Liberals like to say that conservatives are behind the times...but 3,000 years behind? In a way, that's what the Daily Kos blogger who calls himself "waterstreet2013" asserted on Wednesday.
The starting point for "waterstreet2013" was a theory proposed in 1976 by psychologist Julian Jaynes, who argued that until about 1000 BC, people routinely experienced and acted on auditory hallucinations that they took to be commands from their dead ancestors, earthly rulers, or gods. The Kossack contends that today's conservatives are in a sense throwbacks to those pre-conscious humans (emphasis added):
...Jaynes models auditory hallucinations similar to what is reported today with schizophrenia and schizoid disorders. The big difference is that the message content of the Jaynes Model voices is heavily influenced by those societies' authoritarian leaders.

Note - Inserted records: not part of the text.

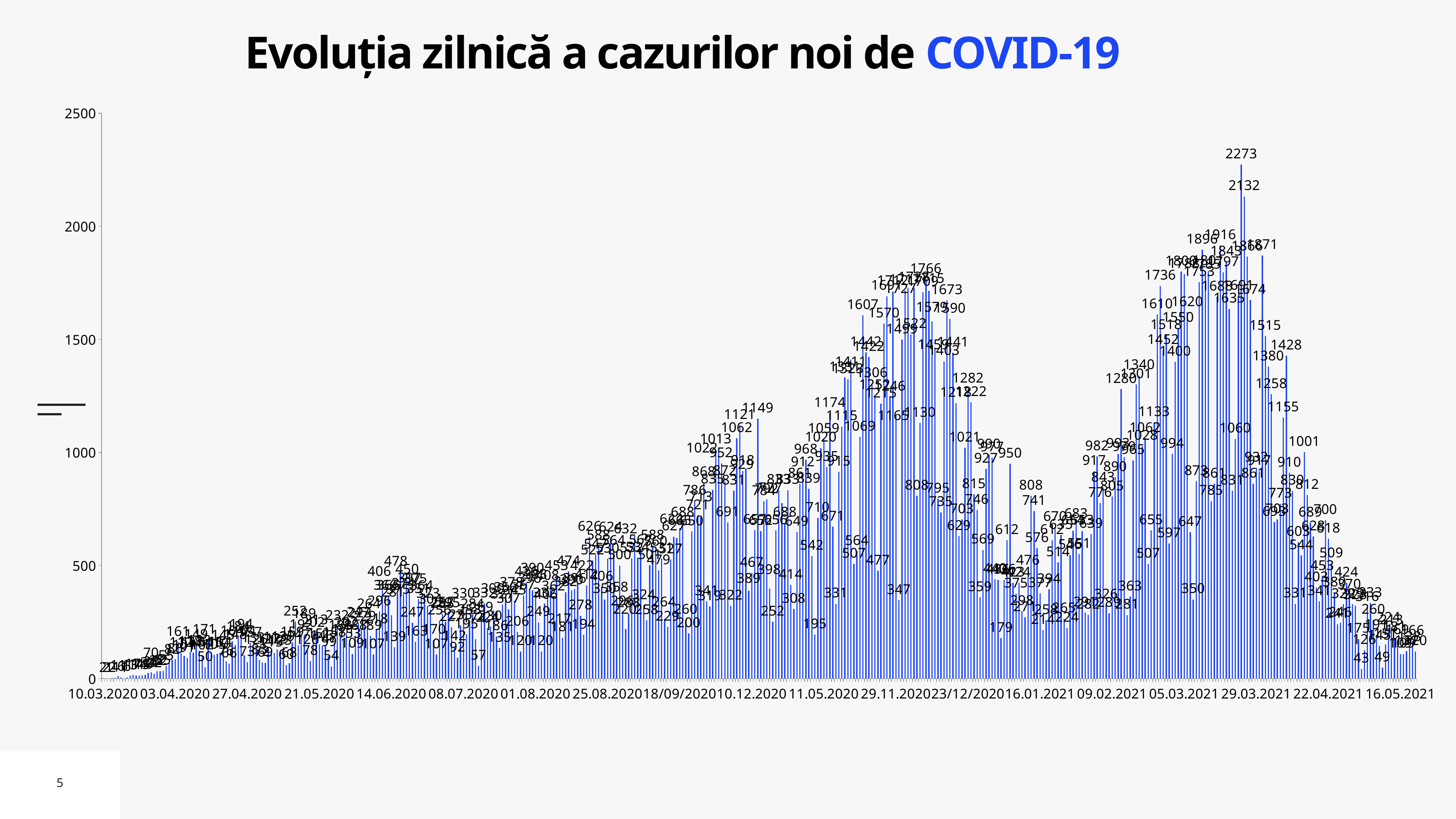
What is the highest tick value on the y axis? 2500 What is the title of the chart? Evoluția zilnică a cazurilor noi de COVID-19 What is the second highest daily value labelled on the chart? 2132 What is the first date shown on the x axis? 10.03.2020 Do the values rise or fall between 10.03.2020 and 03.04.2020? rise Is the tallest bar on the chart located in 2020 or in 2021? 2021 What is the difference between the two highest labelled values, 2273 and 2132? 141 What is the last date shown on the x axis? 16.05.2021 Is the highest value on the chart greater or less than 2500? less What is the highest daily value labelled on the chart? 2273 What kind of chart is shown on the slide? bar chart Is the highest value on the chart greater or less than 2000? greater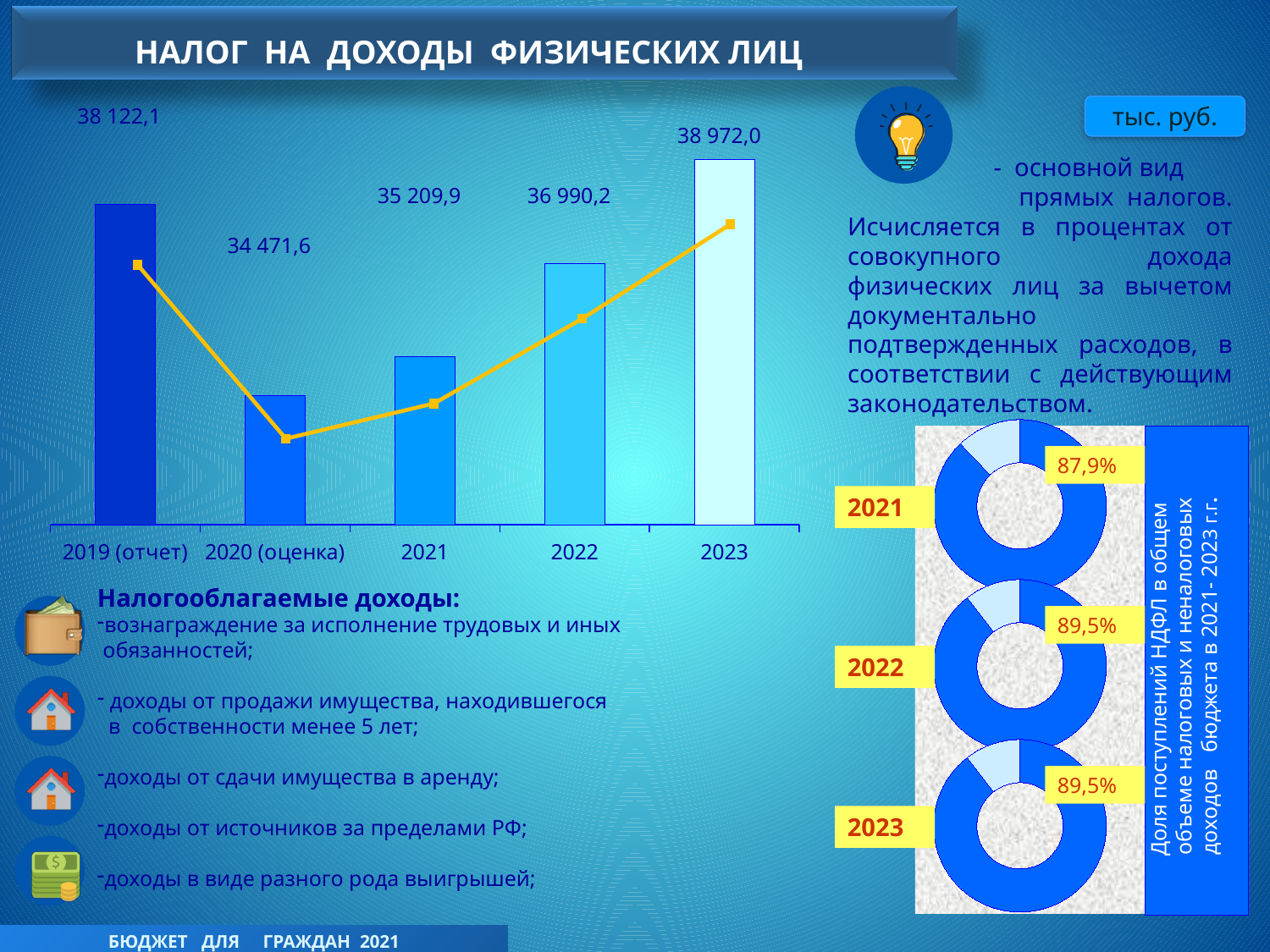
How many years are shown on the x axis of the bar chart on the left? 5 In the bar chart on the left, what is the value for 2019 (отчет)? 38 122,1 In the bar chart on the left, do the values rise or fall from 2020 (оценка) to 2023? rise In the bar chart on the left, what is the difference between the values for 2022 and 2021? 1 780,3 In the donut charts on the right, what share is shown for 2021? 87,9% In the donut charts on the right, what share is shown for 2022? 89,5% In the bar chart on the left, what is the value for 2023? 38 972,0 In the bar chart on the left, what is the difference between the values for 2023 and 2019 (отчет)? 849,9 In the bar chart on the left, which year has the highest value? 2023 In the bar chart on the left, which year has the lowest value? 2020 (оценка) In the bar chart on the left, what is the value for 2020 (оценка)? 34 471,6 In the bar chart on the left, which is larger: the value for 2021 or the value for 2022? 2022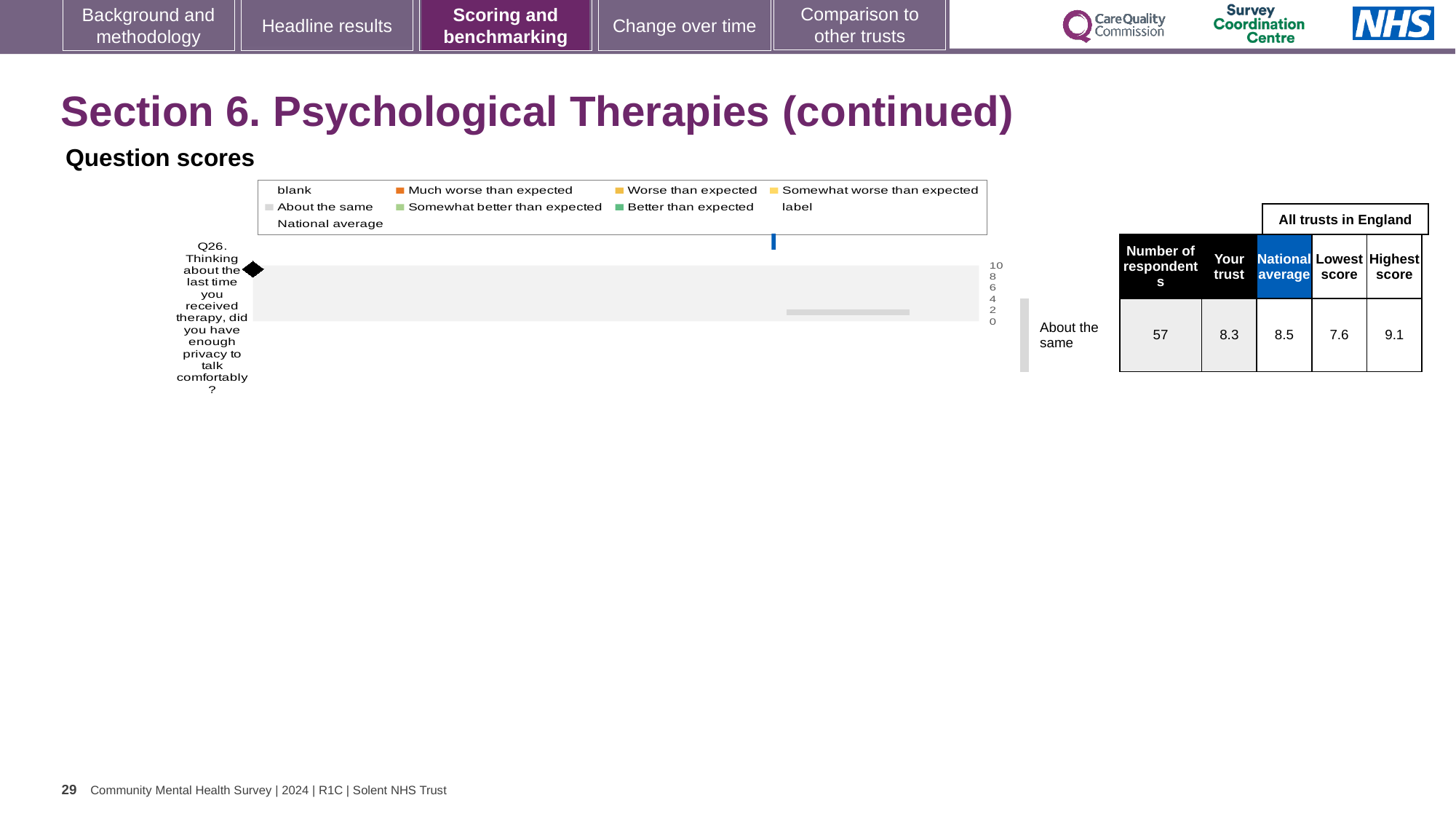
What heading appears above the Lowest score and Highest score columns in the table? All trusts in England For Q26, which is higher: the 'Your trust' score or the national average? National average What kind of chart is used to show the Q26 question score? bar chart How many respondents answered Q26? 57 What is the highest score among all trusts in England for Q26? 9.1 Which benchmarking category is the Q26 bar assigned to? About the same What is the 'Your trust' score for Q26 about having enough privacy to talk comfortably? 8.3 What is the national average score for Q26? 8.5 What is the lowest score among all trusts in England for Q26? 7.6 What is the difference between the highest and lowest trust scores for Q26? 1.5 By how much does the national average exceed the 'Your trust' score for Q26? 0.2 How many survey questions are plotted in the question scores chart? 1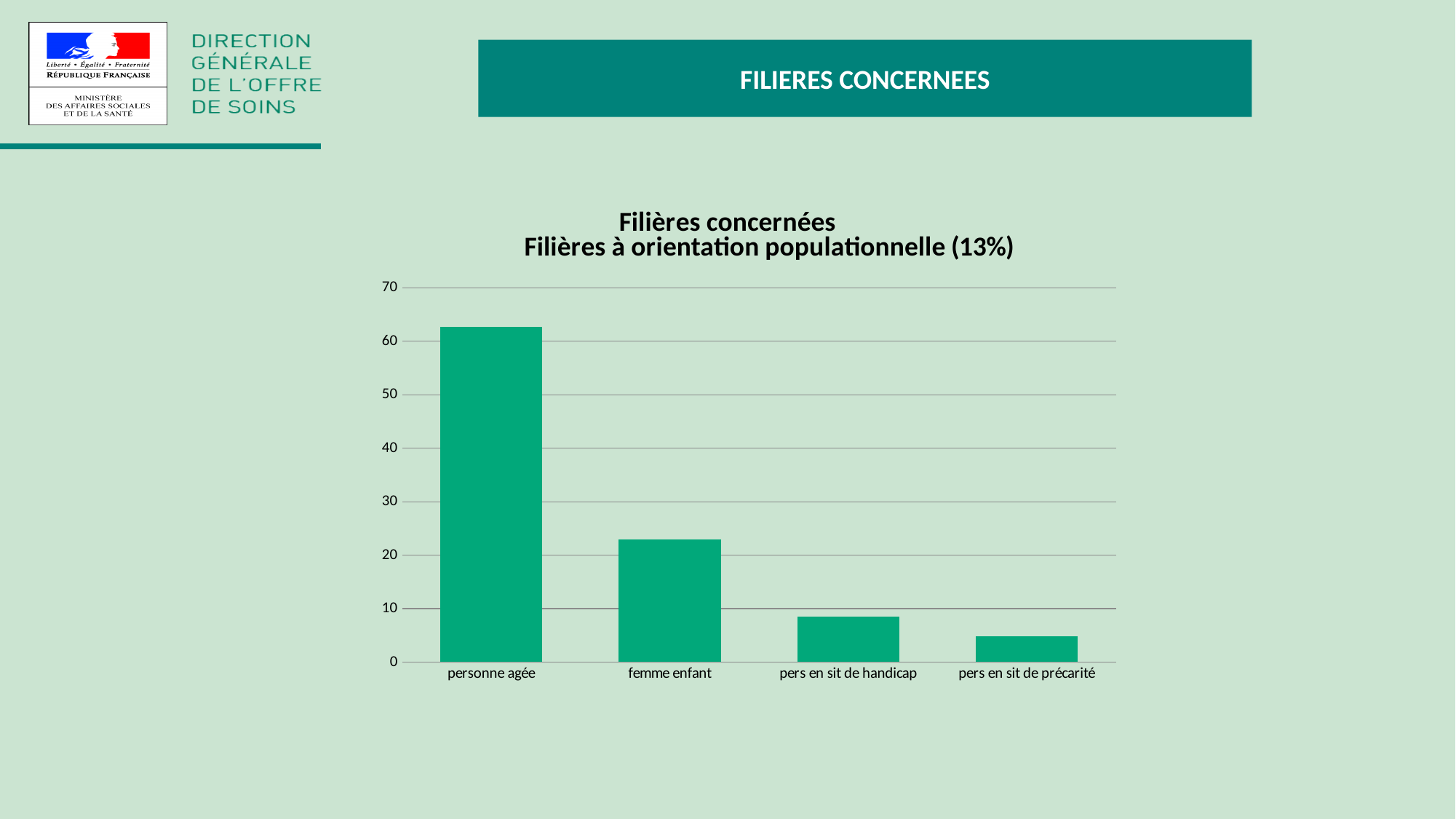
Is the value for femme enfant greater or less than 20? greater Is the value for personne agée greater or less than 60? greater Do the values rise or fall from left to right along the x axis? fall What is the second line of the chart title? Filières à orientation populationnelle (13%) Which category has the highest value in the chart? personne agée Is the value for pers en sit de handicap greater or less than 10? less What kind of chart is shown on the slide? bar chart Which category has the lowest value in the chart? pers en sit de précarité How many categories are shown on the x axis of the chart? 4 Which is larger, the value for femme enfant or the value for pers en sit de handicap? femme enfant What is the highest value shown on the vertical axis of the chart? 70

As with the Tea Party listening to Rush Limbaugh and the television evangelists, this Jaynes Model predicts strong social cohesion, submission, and a willingness to work many hours to achieve group goals...
A charismatic leader 7,500 years ago did not have radio or television. But if Jaynes is right, this leader could plug in to the populace's hallucinatory voices and sell a big part of that community on a claim to personal godliness...
Being a god can be very, very cool. Ask a Roman emperor. Or a pharoah. Ask Ted Cruz...
In a nutshell, this is how you get a Tea Party. This is how you influence people to worship a loon such as Sarah Palin. This is how relentless ad hominem and rude name-calling at our American president are disguised as patriotism. Jaynes's auditory hallucinations are echoed by RWNJ [right-wing nut job] "Message Discipline" and a well defined set of hoaxes...
Between the auditory hallucinations inhabiting AM and FM radio and putrid run off from the Citizens United out-house, it is no wonder that a fourth of Americans believe swill...
Fun fact: until 1990, Jaynes taught at Princeton, which means he overlapped there for a couple of years with, yes, Ted Cruz.